━━━━━ Excerpted passage

# zetor drum mowers



## grassfed (Jan 25, 2011)

would like to hear from someone running a zetor drum mower.could someone tell me if the ccm and the zetor are the same drum mower.the zetor comes with a three year warr.and zetor dealer said parts not a problem.does anybody not tedder after mowing with a drum mower i have a v rake dont want to buy another rake.


----------



## kyfred (Dec 23, 2009)

I think you will find with a drum mower you will have to ted probably. The first drum mower dad had was a Dutz-Farr. Good mower it was on a 4000 ford the old blue and gray and crown vetch or down hay, mouse nests it would mow and not plug. The only thing was it laid the hay down in like a 3ft swath and if the hay was heavy wouldn't hardly cure. That was close to 35yrs ago. We have a bigger Krone mower and we use a tedder to speed things up. I depending on where you are and the type of hay you have find that a tedder will help you save hay if it gets rained on. You can do it without a tedder but a tedder will help. Back to the mower I saw the CCM mower at the Farm Machinery Show in Louisville last year and to me it looked just like the mower dad used to have. Just a different color. It should mow good for you it will still make a narrow swath of hay but it will mow. I looked at the Zetor website and if you look you will see the narrow swath the mower leaves behind. The mower looks the same to me. I would say either drum mower will mow good for you.


----------



## wheezie (Aug 5, 2011)

not really the same drum mower but very very similar in mechanics, alot of the parts are interchangeable, both very good mowers


----------

━━━━━━━━━━
━━━━━ Exercise data

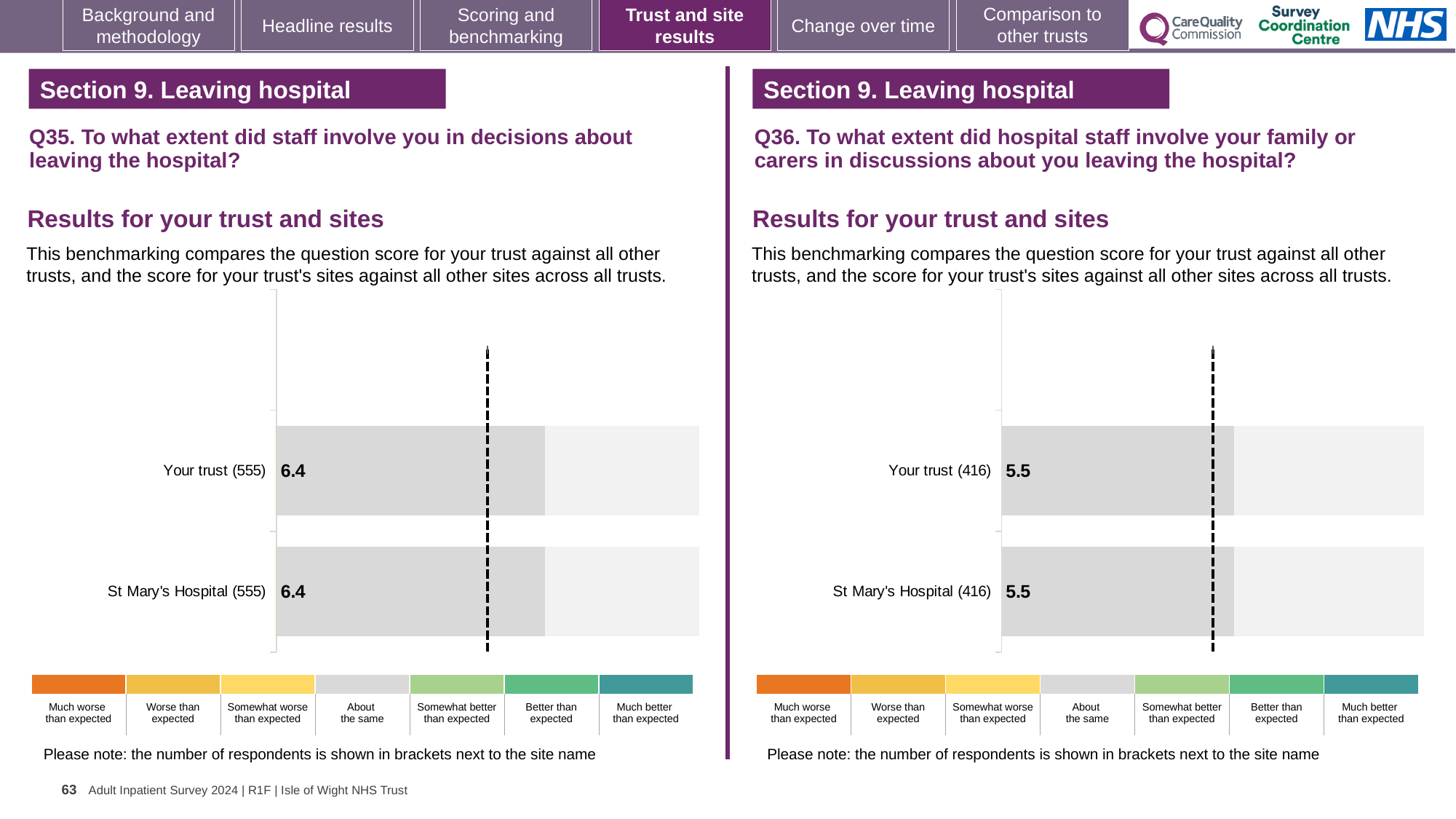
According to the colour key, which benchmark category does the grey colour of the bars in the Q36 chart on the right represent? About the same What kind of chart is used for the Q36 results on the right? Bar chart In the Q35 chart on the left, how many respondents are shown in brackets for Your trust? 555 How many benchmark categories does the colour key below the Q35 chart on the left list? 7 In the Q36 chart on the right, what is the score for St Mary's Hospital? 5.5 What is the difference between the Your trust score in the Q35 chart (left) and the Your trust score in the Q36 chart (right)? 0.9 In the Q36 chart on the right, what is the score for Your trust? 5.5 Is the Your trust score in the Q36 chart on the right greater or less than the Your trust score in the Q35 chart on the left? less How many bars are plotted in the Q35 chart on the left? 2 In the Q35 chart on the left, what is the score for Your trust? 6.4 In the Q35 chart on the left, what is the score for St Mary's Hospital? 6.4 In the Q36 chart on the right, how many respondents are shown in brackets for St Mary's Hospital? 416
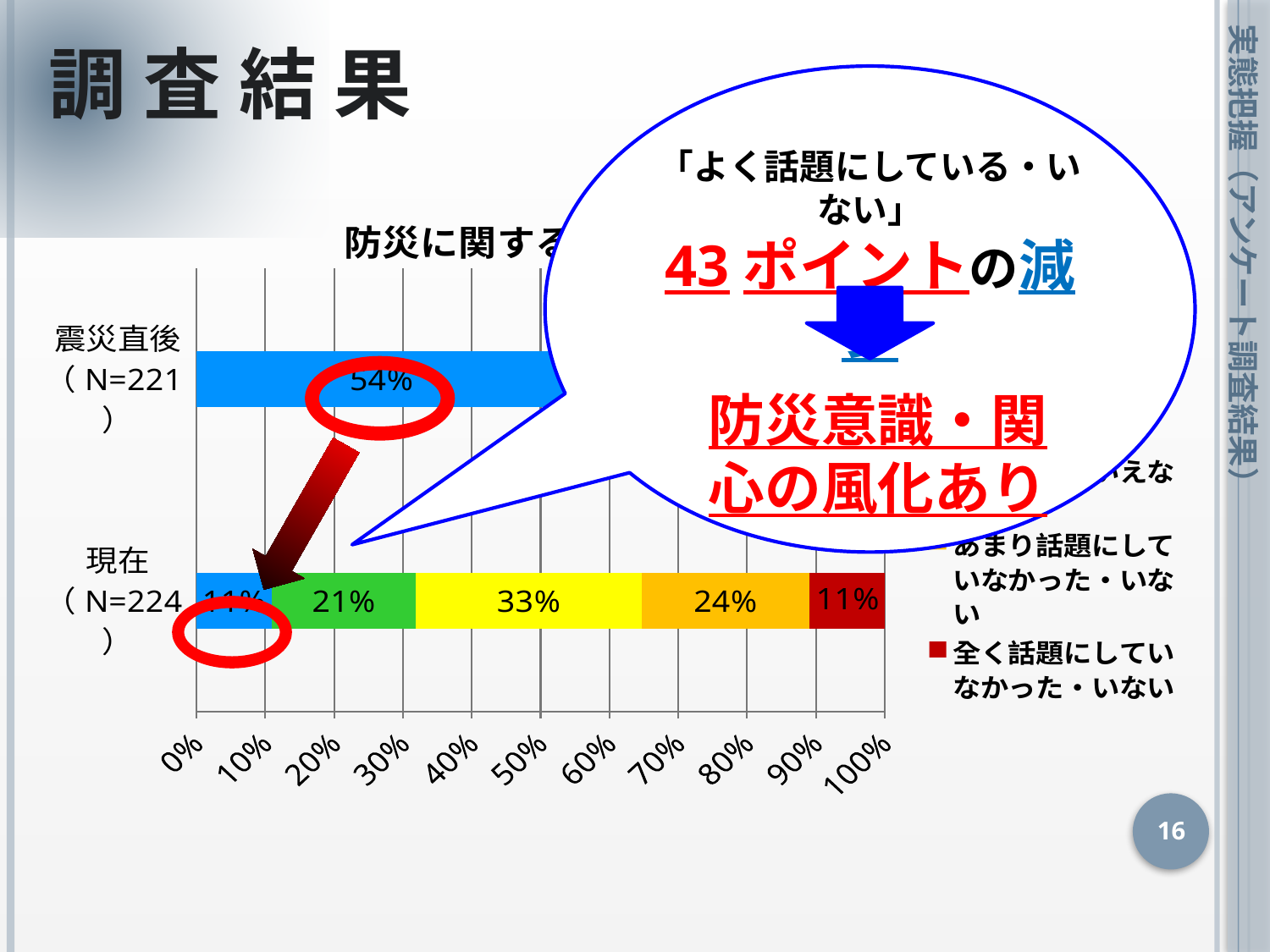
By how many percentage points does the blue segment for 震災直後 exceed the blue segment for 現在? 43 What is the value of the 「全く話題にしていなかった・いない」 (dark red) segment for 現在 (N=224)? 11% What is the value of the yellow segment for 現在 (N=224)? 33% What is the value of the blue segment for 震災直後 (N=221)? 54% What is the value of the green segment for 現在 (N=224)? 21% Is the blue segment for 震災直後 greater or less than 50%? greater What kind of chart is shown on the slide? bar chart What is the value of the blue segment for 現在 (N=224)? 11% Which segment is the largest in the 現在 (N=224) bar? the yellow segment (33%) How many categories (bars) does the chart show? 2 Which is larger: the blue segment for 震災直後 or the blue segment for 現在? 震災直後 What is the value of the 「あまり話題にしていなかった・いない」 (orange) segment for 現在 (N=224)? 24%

━━━━━━━━━━

▶ Explore the material:
1. In the Zetor drum mower thread, what brand was the first drum mower that kyfred's dad had?
2. From the Zetor drum mower thread, quote the passage from "## grassfed (Jan" up to and including "buy another rake.".

▶ Answers to the problems:
1. A Dutz-Farr.

2.
## grassfed (Jan 25, 2011)

would like to hear from someone running a zetor drum mower.could someone tell me if the ccm and the zetor are the same drum mower.the zetor comes with a three year warr.and zetor dealer said parts not a problem.does anybody not tedder after mowing with a drum mower i have a v rake dont want to buy another rake.